Sunday, October 31, 2004

A defense of Strauss’s method by a conservative writer:

I blogged a little while ago about Daniel Flynn’s new book, Intellectual Morons, that seeks to tear down the sacred cow sophists of PC-Academia (most are radical leftist thinkers, or thinkers who have influence today’s “tenured radicals,” to use Roger Kimball’s term). And I noted how Flynn lumps in Leo Strauss with the gang of "morons" -- Chomsky, Kinsey, Focault, Ehrlich, et al. Predictably, conservative thinkers who admire Strauss but share Flynn’s disdain for the others might have something to say about this.
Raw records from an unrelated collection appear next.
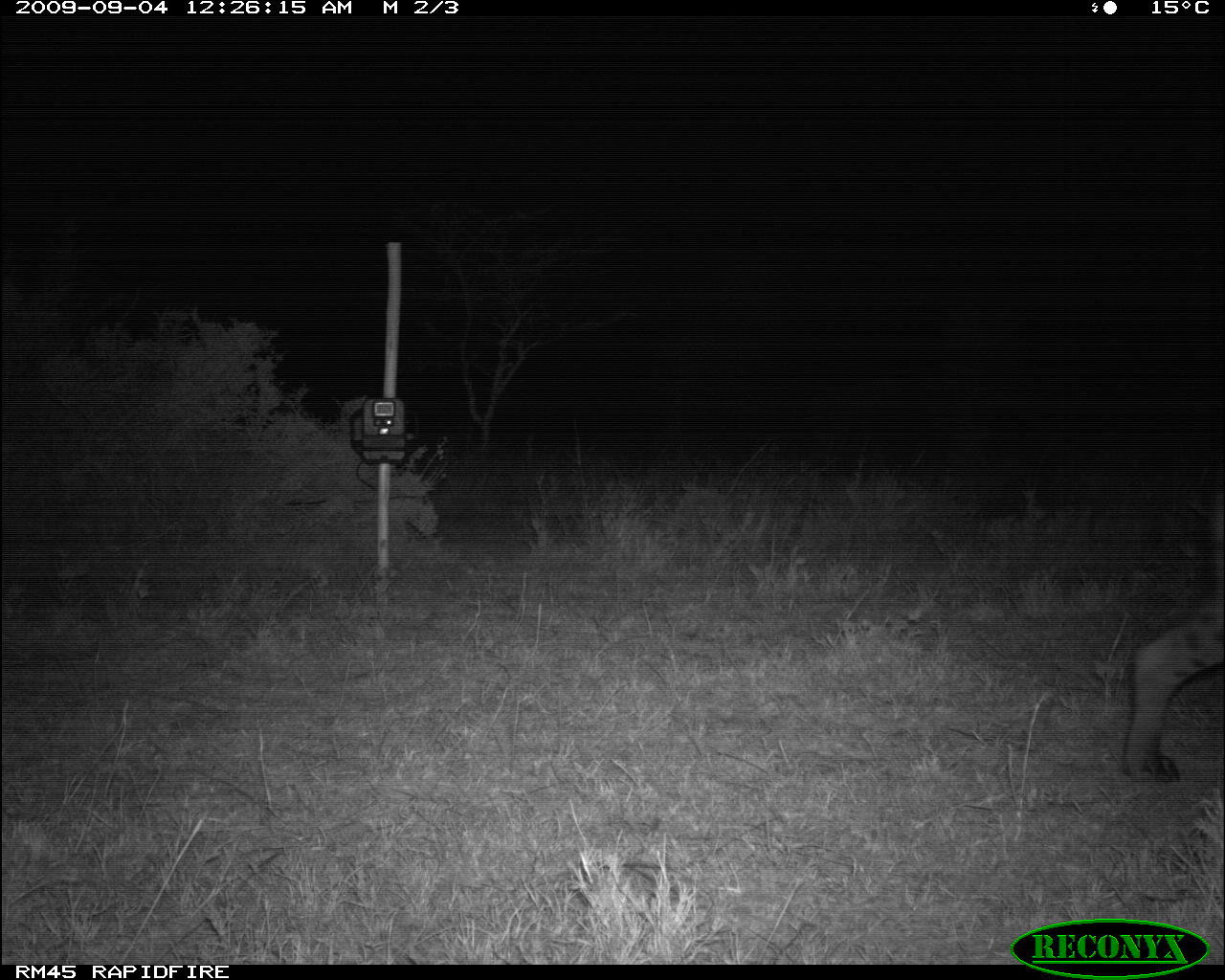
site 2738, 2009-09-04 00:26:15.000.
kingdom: Animalia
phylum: Chordata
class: Mammalia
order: Carnivora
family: Hyaenidae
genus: Crocuta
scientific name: Crocuta crocuta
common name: spotted hyena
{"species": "Crocuta crocuta (spotted hyena)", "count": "1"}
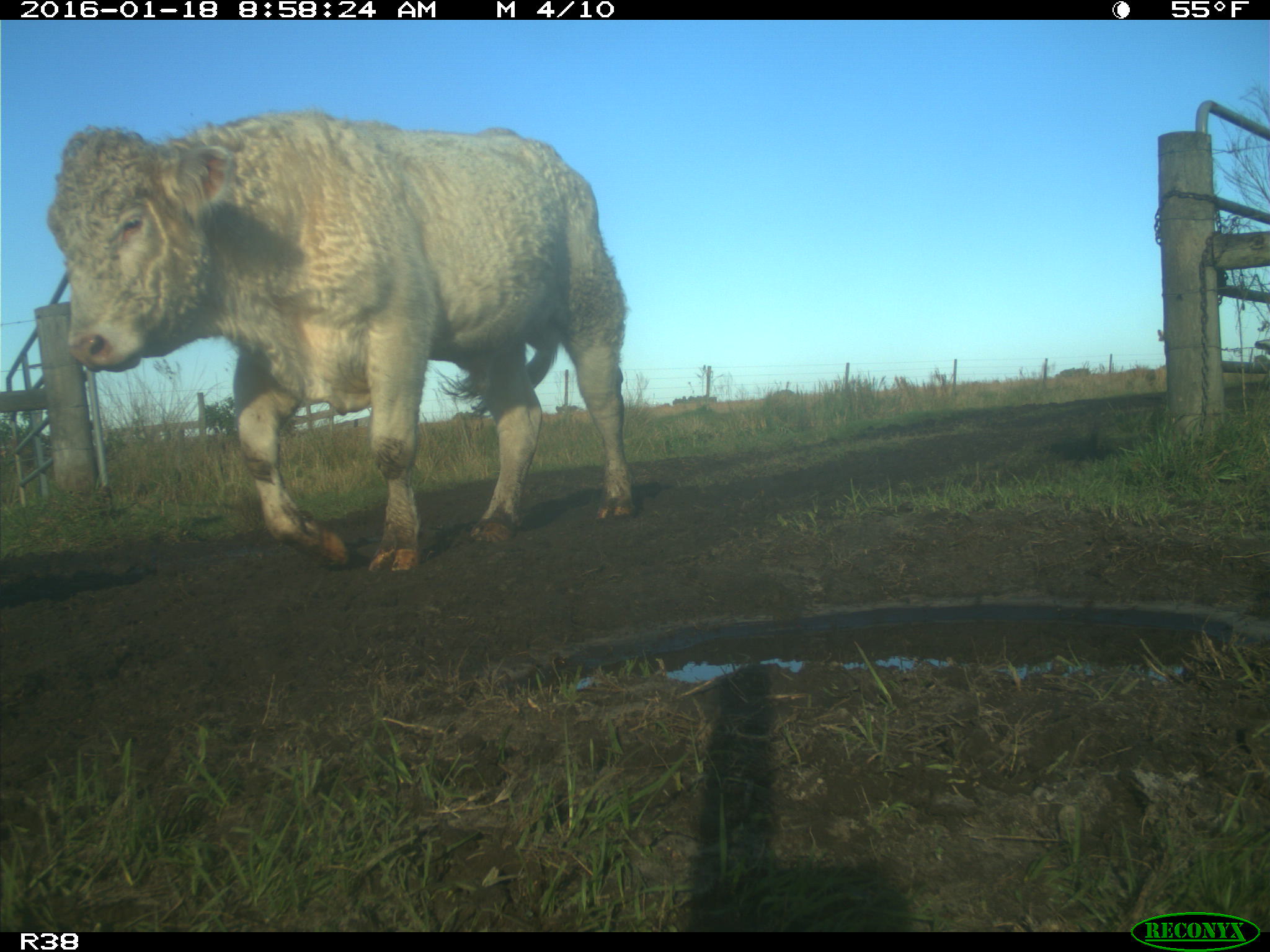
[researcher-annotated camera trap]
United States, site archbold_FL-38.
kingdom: Animalia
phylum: Chordata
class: Mammalia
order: Artiodactyla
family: Bovidae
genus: Bos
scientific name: Bos taurus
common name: domestic cow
And that is exactly what is interesting about Paul Cella’s review of the book for the American Spectator. Cella provides an eloquent defense of Strauss’s method and argues that conservatives ought not to waive away Strauss’s method so quickly:

MOST CONTROVERSIAL, PERHAPS, is Flynn's chapter on Leo Strauss. Alas, his treatment is generally superficial. It is very difficult to see how Strauss, whatever his peculiarity (occasionally bordering on outright weirdness), can be justly set beside eugenicists and Communists, reprobates and liars. Flynn lands a solid blow, I think, when he suggests that Straussian esotericism can quickly degenerate into a kind of right-wing deconstructionism; but his critique fails because he fails to really confront Straussian scholarship in its substance.

For example, Flynn scoffs at Strauss's argument that the force of John Locke's teaching was in fact a subtle and powerful attack on the doctrine of Natural Law -- that Locke was with Hobbes and Rousseau and the modern "contractarians," and against the Christian philosophers descending from Hooker and the Schoolmen. But Strauss was not alone in this judgment. Even as independent a thinker as Willmoore Kendall had argued thusly, and indeed, argued it in plainer language. Nor does the mere fact that Jefferson leaned heavily on Locke to compose the most famous passage of the Declaration of Independence mean that the Founding Fathers were indeed Lockeans, as Flynn implies. Kendall rejected this opinion as well -- even to the point of repudiating his own doctoral thesis on Locke. The question of Locke's posture vis-à-vis the Western tradition of political philosophy, and the question of the Founders posture vis-à-vis Locke -- these remain open questions; and, as Flynn has not set himself to heavy lifting of political philosophy, he sheds no light on them (or on any like them).

For Flynn, it is Strauss's method that is most dubious. "As with a lot of what Strauss says, the thing that jumps out at the reader is not necessarily his conclusion, but how he got from point A to point B." Flynn does not much care for Strauss's ideas about "secret writing," and he provides some vivid examples of the strange lengths to which Strauss and his students have pursued these ideas. But Flynn does not account for why these ideas have gained such purchase among scholars. To use the example of Locke again, it is a fact that we did not possess a satisfactory text of his Two Treatises of Government until the mid-twentieth century. It is also a fact that for hundreds of years the Second Treatise was thought to have been composed after the first, when, as we now know, the reverse is probably true. The "philosopher as detective" method of reading (in the Straussian formulation), though fraught with peril, is not without merit, for the profound reason that one of the largest problems in philosophy is discerning what a given philosopher actually meant to say. To admit this is not to descend into postmodern incoherence, of the kind Flynn ably describes in various chapters, but merely to confess the severe limitations of the human intellectual condition.